Alma-Tadema and the nostalgia of ancient Naples


    October 19, 2007 – March 31, 2008

    Event: Alma-Tadema and the nostalgia of ancient Naples

    National archeologic museum

    The evocative archaeological discoveries of Pompeii and the Vesuvius area, the subject of in-depth excavations during the nineteenth century, exerted a very strong influence on the imagination of painters and writers during the century, restoring a vivid and extraordinarily present image of the ancient world, with its social, political, daily and artistic reality.

    Alma-Tadema and the nostalgia of the ancient is the exhibition promoted by the Campania Region as part of the review “Events in Campania 2007” and by the Regional Directorate for Cultural and Landscape Heritage of Campania with the support of the Compagnia di San Paolo, curated by Stefano De Caro, Eugenia Querci, Carlo Sisi.

    + The exhibition traces for the first time a panorama of the development of neo-Pompeian painting in Italy, placing it in a wider international context and placing it in dialogue with the works of the main and most recognized lover of the genre: the Dutch-born, English artist by adoption, Lawrence Alma-Tadema (1836-1912).

    The fourteen “museum paintings” of the artist represent an extraordinary rebirth of the Roman (and to a lesser extent, Greek) world, with all the equipment of ancient furnishings, refined clothes, rooms embellished with marble and riot of flowers. With refined technique and meticulous design, he evokes the dream of a world populated by women of absorbed beauty, where the corporeal materiality of the representations eludes the detached neoclassical idealism and makes nostalgia for the past feel urgent and real.

    Thanks to his deep archaeological and literary knowledge of classical antiquity, he is able to revive, in a finely aesthetic way, a world now lost, where everyday scenes take on the shades of myth.

    The monumental vestiges of Rome, but even more the ruins and finds from Pompeii, Herculaneum and the whole Vesuvian area, are the sources of inspiration not only for Alma-Tadema, but also for the wide array of Italian and foreign artists (sixty works on display) who approach the neo-Pompeian genre.
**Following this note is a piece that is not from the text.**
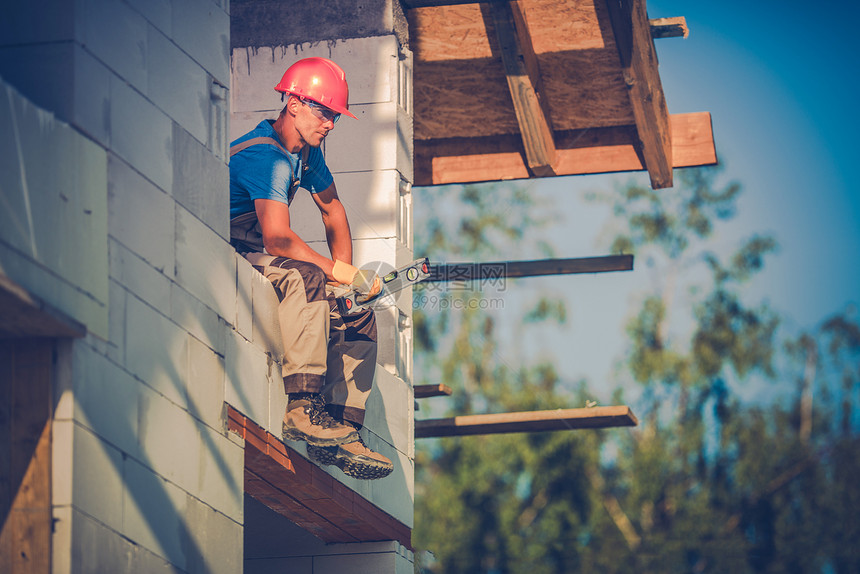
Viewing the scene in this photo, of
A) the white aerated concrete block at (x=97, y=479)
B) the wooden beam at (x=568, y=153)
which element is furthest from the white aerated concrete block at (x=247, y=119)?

    Their painting is intended for an upper bourgeois class who loves to recognize themselves, thus ennobling their vices and virtues, in the rites and customs of a now remote society but also re-proposed in the present thanks to the archaeological finds whose discoveries were widely publicized.
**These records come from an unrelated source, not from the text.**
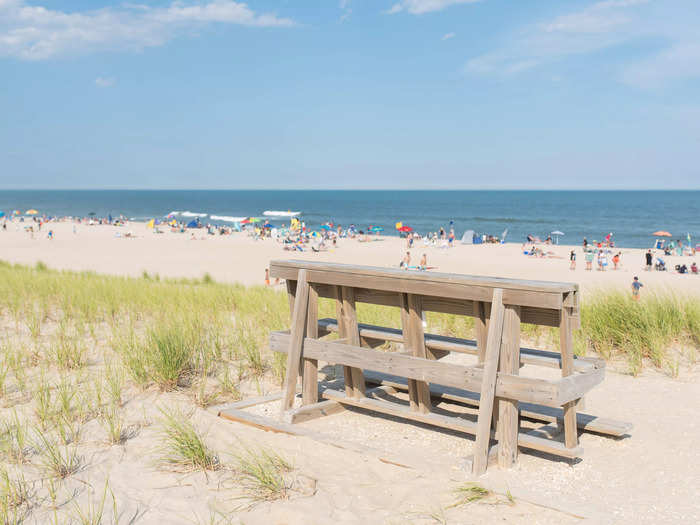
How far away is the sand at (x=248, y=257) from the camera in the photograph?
2534 cm

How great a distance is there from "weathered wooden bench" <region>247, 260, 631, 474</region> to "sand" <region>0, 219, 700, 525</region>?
18 centimetres

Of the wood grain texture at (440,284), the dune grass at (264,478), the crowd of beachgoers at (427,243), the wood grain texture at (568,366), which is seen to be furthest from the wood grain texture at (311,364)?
the crowd of beachgoers at (427,243)

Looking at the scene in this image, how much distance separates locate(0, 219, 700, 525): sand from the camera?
3.27 m

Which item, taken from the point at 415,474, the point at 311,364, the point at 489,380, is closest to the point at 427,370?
the point at 489,380

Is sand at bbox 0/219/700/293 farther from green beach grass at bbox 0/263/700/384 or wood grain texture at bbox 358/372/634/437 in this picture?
wood grain texture at bbox 358/372/634/437

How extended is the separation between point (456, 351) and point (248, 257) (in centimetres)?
2775

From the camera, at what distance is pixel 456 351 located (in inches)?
182

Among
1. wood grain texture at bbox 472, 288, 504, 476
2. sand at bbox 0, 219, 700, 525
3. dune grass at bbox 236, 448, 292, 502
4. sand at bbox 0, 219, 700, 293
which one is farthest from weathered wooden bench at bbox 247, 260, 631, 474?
sand at bbox 0, 219, 700, 293

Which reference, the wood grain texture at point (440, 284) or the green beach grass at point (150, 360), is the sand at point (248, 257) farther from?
the wood grain texture at point (440, 284)

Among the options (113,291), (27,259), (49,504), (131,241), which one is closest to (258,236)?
(131,241)

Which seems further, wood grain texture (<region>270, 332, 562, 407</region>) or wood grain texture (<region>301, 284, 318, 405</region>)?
wood grain texture (<region>301, 284, 318, 405</region>)

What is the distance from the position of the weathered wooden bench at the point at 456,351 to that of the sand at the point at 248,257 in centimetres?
1660

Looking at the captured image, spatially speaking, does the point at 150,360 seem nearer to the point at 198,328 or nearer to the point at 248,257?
the point at 198,328

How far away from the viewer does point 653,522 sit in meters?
3.24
    The National Archaeological Museum of Naples, which houses the exhibition, collects one of the most prestigious archaeological collections in the world and houses many of the precious finds mentioned, recalled, reworked in the paintings of Italian artists and Alma-Tadema.
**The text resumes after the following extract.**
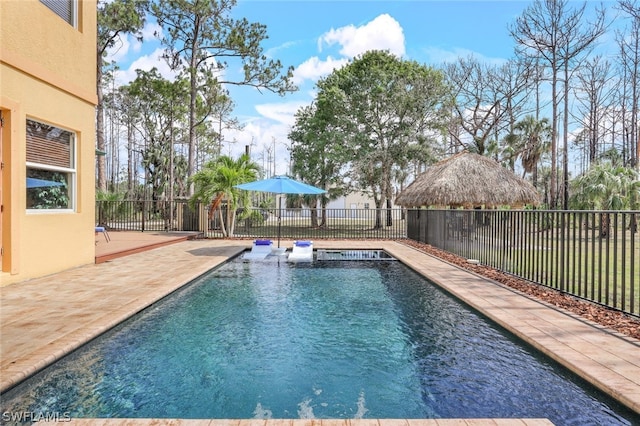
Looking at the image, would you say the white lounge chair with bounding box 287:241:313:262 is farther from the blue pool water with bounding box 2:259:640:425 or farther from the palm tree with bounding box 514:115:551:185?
the palm tree with bounding box 514:115:551:185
    A selection of these materials (about fifty archaeological finds) coming from the Vesuvian excavations (statues, tripods, candelabra, frescoes) will be presented in the exhibition, often in comparison with the paintings that have drawn inspiration from them. Among the archaeological works, some Pompeian furnishings, especially bronzes and silverware, are exhibited for the first time after having been subjected to dedicated restoration interventions.

    The exhibition itinerary, which dedicates ample space to the Italian school (Gigante, Palizzi, Muzzioli, Maccari, Miola, Morelli, D’Orsi, Netti, Bargellini), starts from the paintings that portray archaeological landscapes (the excavations of Pompeii , the interiors of the houses, the excavators at work, the visiting tourists), interpreted in a realist or more subtly evocative key, to then pass, through a temporal and logical leap, to the material evocation of those ancient places and environments , rebuilt and again populated by their inhabitants.

    + The large section dedicated to the daily dimension shows the visitor the awakening of the ancient shops, the life of masters and clientes, the scenes of female intimacy, religious rituals, gladiatorial entertainment, life at the spa: themes interpreted by different artists according to an always peculiar vision.

    We then move on to scenes related to the life of historical figures and public history, to then get to the heart of the exhibition: a selection of works by Alma-Tadema, from important international collections, public and private, dialogues with the Vesuvian archaeological materials that the more they acted on the artist’s imagination.

    The exhibition is completed by a selection of documents and decorative art objects from the nineteenth century (tables, ceramics), also inspired by archaeological discoveries and the re-enactment of antiquity. The exhibition catalog is published by the Electa publishing house.